# Photography restored airplanes



## levier (Dec 6, 2007)

Hi all,

Here is a link to some work I have done over the last 25+ years, I am beginning editing for a book on technical development in the period. There is much more to be added, and it is coming online as I get it edited.

Take care,

Brian Silcox

Flight of 2 Photography: Home : Air-to-Air Aviation and Airplane Photography by Brian Silcox Online Store, Vintage War Planes, WWI, WWII, Jets, Fighters, Bombers


----------



## Aggie08 (Dec 6, 2007)

Great pics!


----------



## evangilder (Dec 6, 2007)

Very nice stuff, Brian!  I really love the Bearcat shots. That one is part of the CAF SoCal Wing.


----------



## Bf109_g (Dec 6, 2007)

Those are some really awesome photo's you have there Brian


----------



## v2 (Dec 7, 2007)

Cool pics


----------



## Gnomey (Dec 7, 2007)

Excellent stuff


----------



## Micdrow (Dec 7, 2007)

Great stuff!!!!


----------



## Njaco (Dec 7, 2007)

Great pics! Love the 190s!


----------



## Desert Fox (Dec 8, 2007)

Nice pics, levier.
I particularly like the pictures of the Hellcat.


----------



## levier (Dec 21, 2007)

Thanks very much, everyone... I am continuing to post new material as it is edited, this week several new cockpit images have posted from some work shot in August.

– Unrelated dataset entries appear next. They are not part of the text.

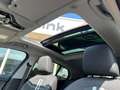 BMW 118 1-serie 118i Executive Edition Rood - thumbnail 8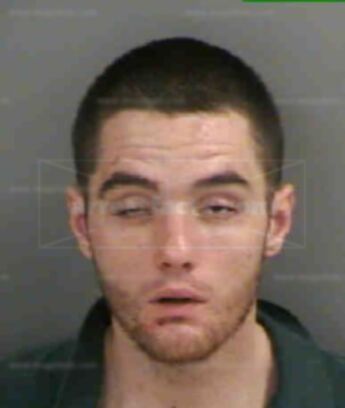 Jacob Michael Getman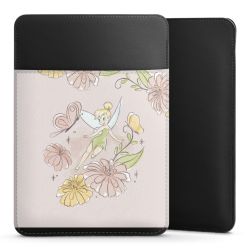 Tablet Sleeve schwarz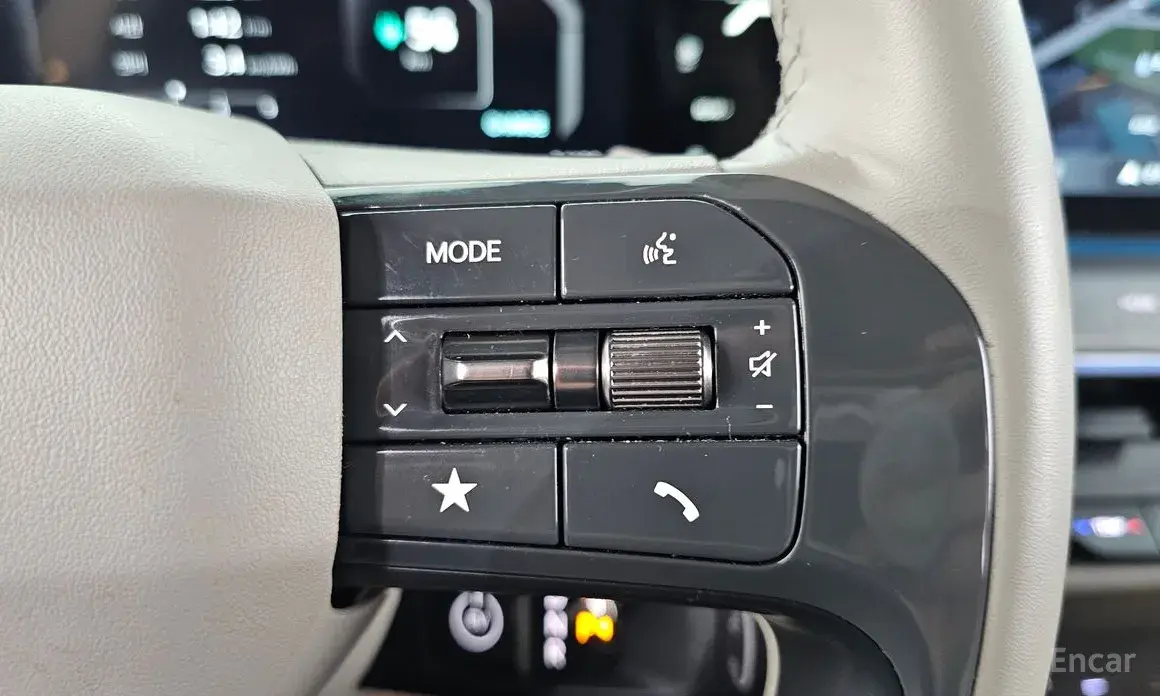  EV9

Merry Christmas, and Happy New Year to all,

Brian


----------



## evangilder (Dec 22, 2007)

Brian, I have a couple of questions. I notice that you got shots of the old CAF Zero "Fugu" in flight. How long ago was that? It has been grounded for a long time. Second, how the heck did you get that T-34 shot?!? That is an awesome angle! 

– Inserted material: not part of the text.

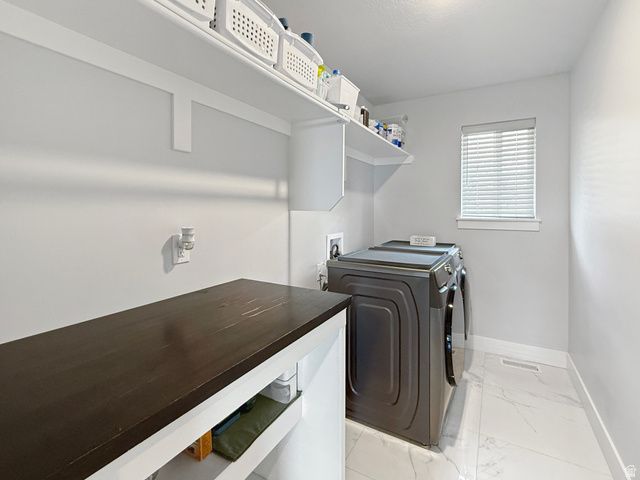 3636 N 175 E, Ogden, UT 84414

I have had a few opportunities to shoot some of the classics air-to-air and have loved it. You have had some amazing opportunities and have done some great work during them. I hope to one day have a portfolio of warbirds as large as yours someday. You do some great work, my friend.


----------



## Wayne Little (Dec 22, 2007)

Fantastic set of shots Brian thanks for sharing mate!


----------



## levier (Dec 25, 2007)

Evan,

The Zero was photographed in 1990 (I think). At the time there were issues with the airframe that were causing the sponsor to take closer look at continued operations. I think they determined the repair to be a bit more than was financially justifiable, in light of the new built (Russian) A6M5s.

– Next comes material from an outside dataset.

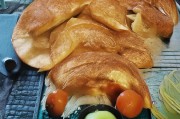 好，用户让我写一篇关于大豆补贴申请的文章，标题和内容都要写。首先，我需要确定标题，得简洁明了，又能吸引人。大豆补贴申请，可能用大豆种植补贴申请书或者类似的标题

The T-34's was a situation you just couldn't see coming... facing aft in the B-25, I rely on the crew to look for backgrounds and lighting and drag the rear view across them... (Its briefed that way!) The captain thought it would "mess me up" to turn on the smoke system, and in doing so he created a really unique scene. I wish I could take credit, but not in this case. I just responded. Its done really close up with a 24mm lens, (_I mean close!!)_

Look for more new material soon,

Brian


----------



## evangilder (Dec 25, 2007)

Yeah, Fugu was sold to the museum of the Pacific on Ford Island and rests there now. When they recovered it, they cut through the wing spar. When inspection revealed a welded spar, that was all she wrote. 

Sometimes those "accidental" shots make for some cool surprises. That T-34 shot was a WOW shot for me. Even more amazing is that you took that at 24mm. That IS close! 

I got a shot of the Hellcat that was a combo of bad setting and dusk lighting. What I expected versus what I got were very different, but I like it. It ended up dark and moody, and once converted into black and white was really nice.

I look forward to seeing more of your work. 

Eric


----------



## Thorlifter (Dec 26, 2007)

Great job Brian. Yet another addition to my bookmarks!!!


----------



## ccheese (Dec 26, 2007)

Good Pic's Brian.... thanks for sharing..

Charles


----------



## levier (Jan 15, 2008)

Hi,

I spent a day shooting at NASM/ Hazy last week, and added this photo of the new F-105D cockpit. The airplane has been restored to its paint scheme worn at Tahkli during the Vietnam War.

Flight of 2 Photography: Republic Aircraft F-105D Thunderchief : Air-to-Air Aviation and Airplane Photography by Brian Silcox Online Store, Vintage War Planes, WWI, WWII, Jets, Fighters, Bombers

Brian


----------



## evangilder (Jan 15, 2008)

Once again, fabulous stuff, Brian! That is one _serious _wide angle lens.


----------